Worth noting that adherence to medical CT was prospectively assessed and a non-adherence rate of 23% was reported at 9 months increasing to 26% at 2 years, which might have influenced the results, but represents real-life scenarios. Patients were allowed to be kept on monotherapy with alpha-blockers or use other BPH medications. Prostatic intervention rates at 2 years were 5/42 (12%) in the PAE group (5 patients received prostatic laser surgery at 18 months) versus 18/38 (47%) in the CT group (14 patients received PAE and 4 patients received prostatic laser surgery at 14 months). Also, 63% of patients in the CT group envisioned a prostatic intervention in the near future due to continued bothersome LUTS and/or medication-related adverse events. These findings come in line with the significantly superior improvements in IPSS/QoL scores in the PAE group when compared with the CT group (4-point difference for IPSS and 1.7-point difference for QoL scores). The 9 month IPSS reduction was 10 points for the PAE group versus 5.7 points in the CT group (p = 0.0008). Prostatic medication usage at 2 years post-PAE was 14/42 (33%) consisting mostly of alpha-blockers, highlighting that it is not a matter of PAE versus alpha-blockers, rather PAE versus 5-ARIs. It is suggested that the 5-ARIs long-term usage reduces the risk of BPH-related complications and progression due to the fact that prostate volume reduces by 25% and PSA by 50% (biomarkers of BPH) (2). In this trial there was a 22–26% decrease in prostate volume and a 40–44% decrease in prostate-specific antigen (PSA) levels at 2 years without significant differences between PAE and CT groups. Also, the improvement in peak urinary flow-rate (Qmax) was similar between groups. These findings highlight the potential benefit of PAE as a treatment and prevention tool for BPH patients.
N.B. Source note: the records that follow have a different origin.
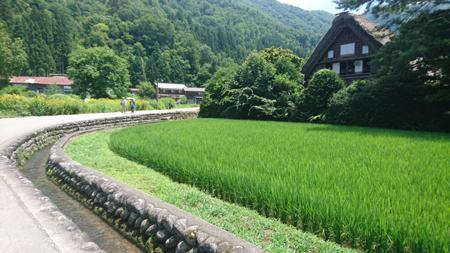 Shirakawago, Alpes Japonaises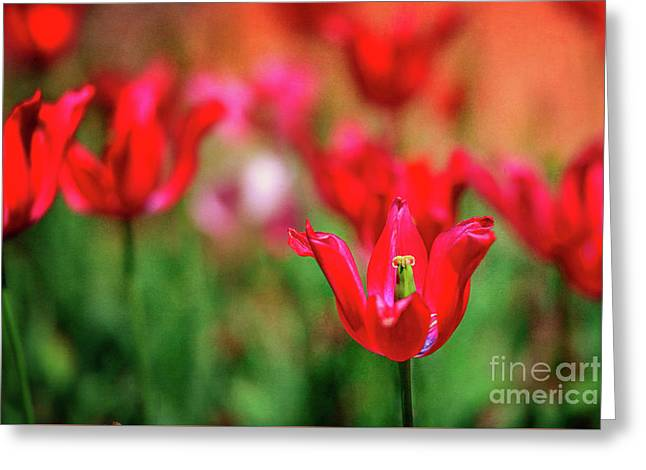 Tulips At Honor Heights Greeting Card by Tamyra Ayles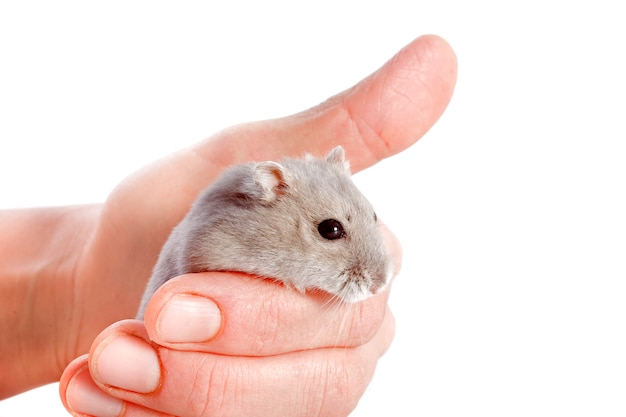 Djungarian hamster on male hand isolated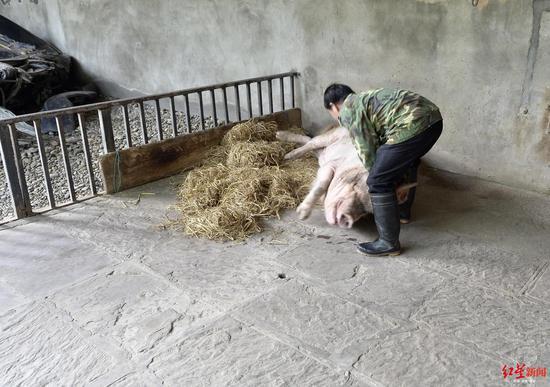 饲养员帮猪坚强起身。 本文图片 红星新闻
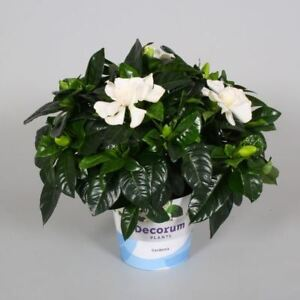 Gardenia jasminoides shrub plant in a 13cm pot heavenly scented image is loading gardenia jasminoides shrub plant in a 13cm pot mightylinksfo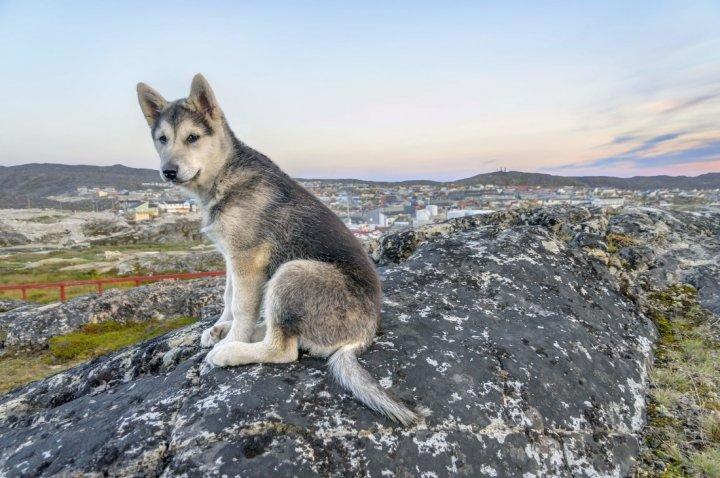 Northern Inuit Dog - šuniukas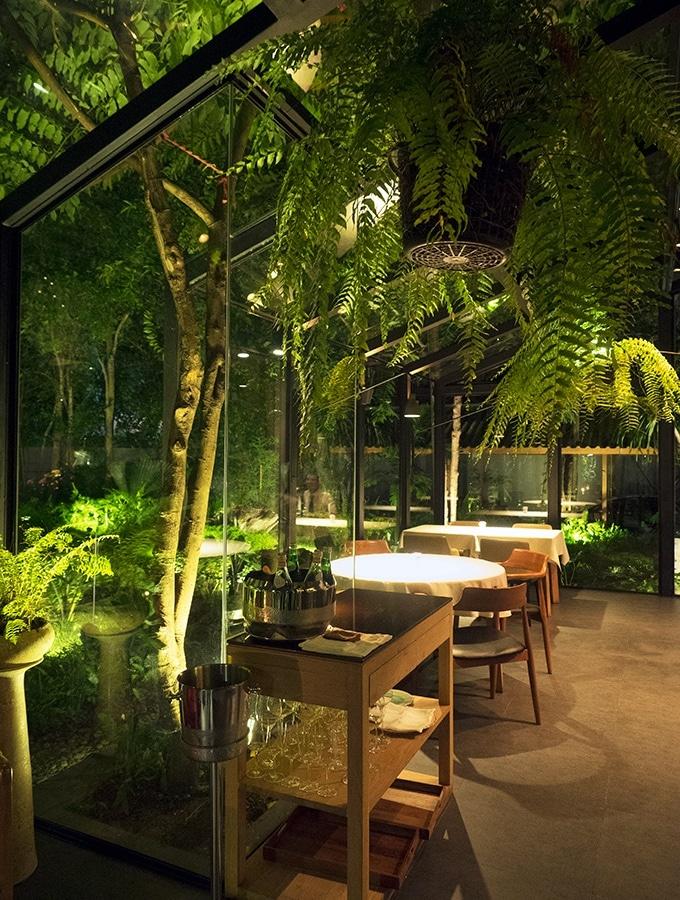 Suhring Restaurant Bangkok Thailand Winter Garden Dining Room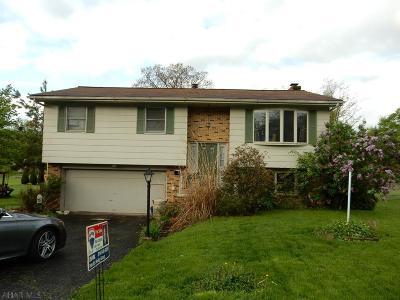 Altoona Single Family Home For Sale: 2905 Wehnwood Road
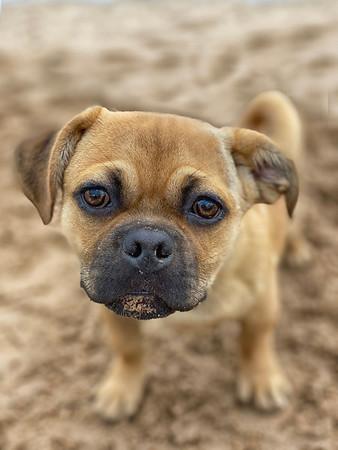 Odie the puppy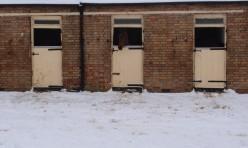 Three stable doors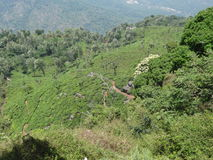Τοπ άποψη του κήπου τσαγιού ooty, Ινδία στοκ εικόνα με δικαίωμα ελεύθερης χρήσης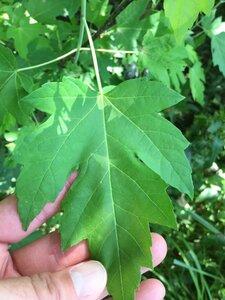 Acer saccharinum - Dwayne Estes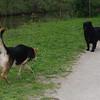Maddie, dog, towpath, black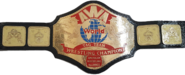 AWA World Tag Team Championship Belt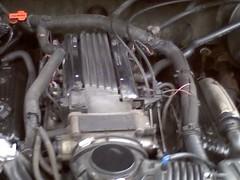 The L99 Project 5486070254_435e40dd37_m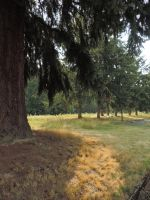 Near the vedder river~8/22/2014~6 by Mathayis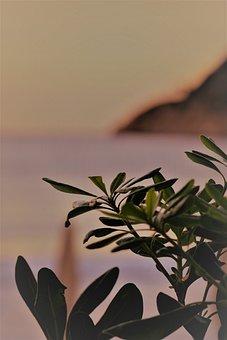 Beach, Sea, Sunrise, Summer, Water, Vacations, Ocean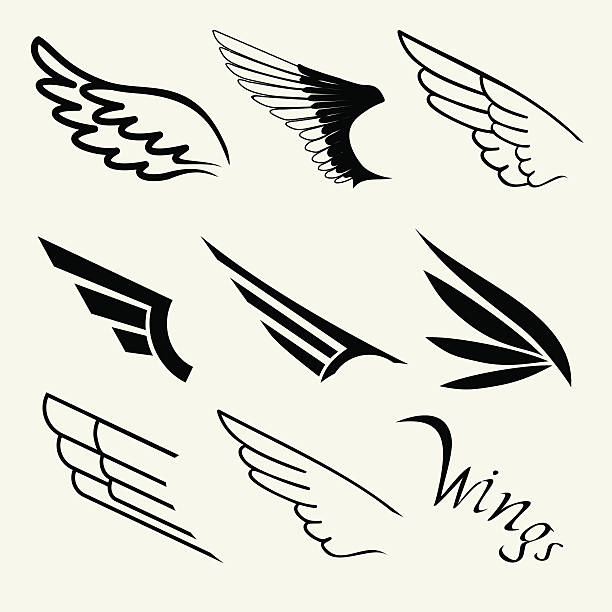 Wings set on white background, vector Wings set on white background, vector aircraft wing stock illustrations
Remains to be answered if these improvements in objective parameters are sustained in the long-term.

Naturally, this study could not compare PAE with alpha-blockers or 5-ARIs monotherapy and almost a third of PAE patients were taking alpha-blockers at 2 years, whereas 26% of patients in the CT group stepped down to monotherapy with alpha-blockers, with potential for confounding. 5-ARIs advocators will probably argue that 2 years is a limited time span to assess the real long-term benefit of this medication and that this study would need a 5 year follow-up to assess the added value of CT therapy. Would argue: how many patients would still be adherent to CT at 5 years? We need more IR-led high-quality research as this one. This study proves that PAE is more effective than medical combination therapy for LUTS relief in patients with BPH, reducing the need for invasive prostatic interventions in the first 2 years. PAE does not induce erectile or ejaculatory dysfunction and might have a relevant role in reducing the risk of disease progression and BPH-related complications similarly to 5-ARIs. In the end, the relevant question after this trial is: who needs 5-ARIs now if you have PAE for BPH patients?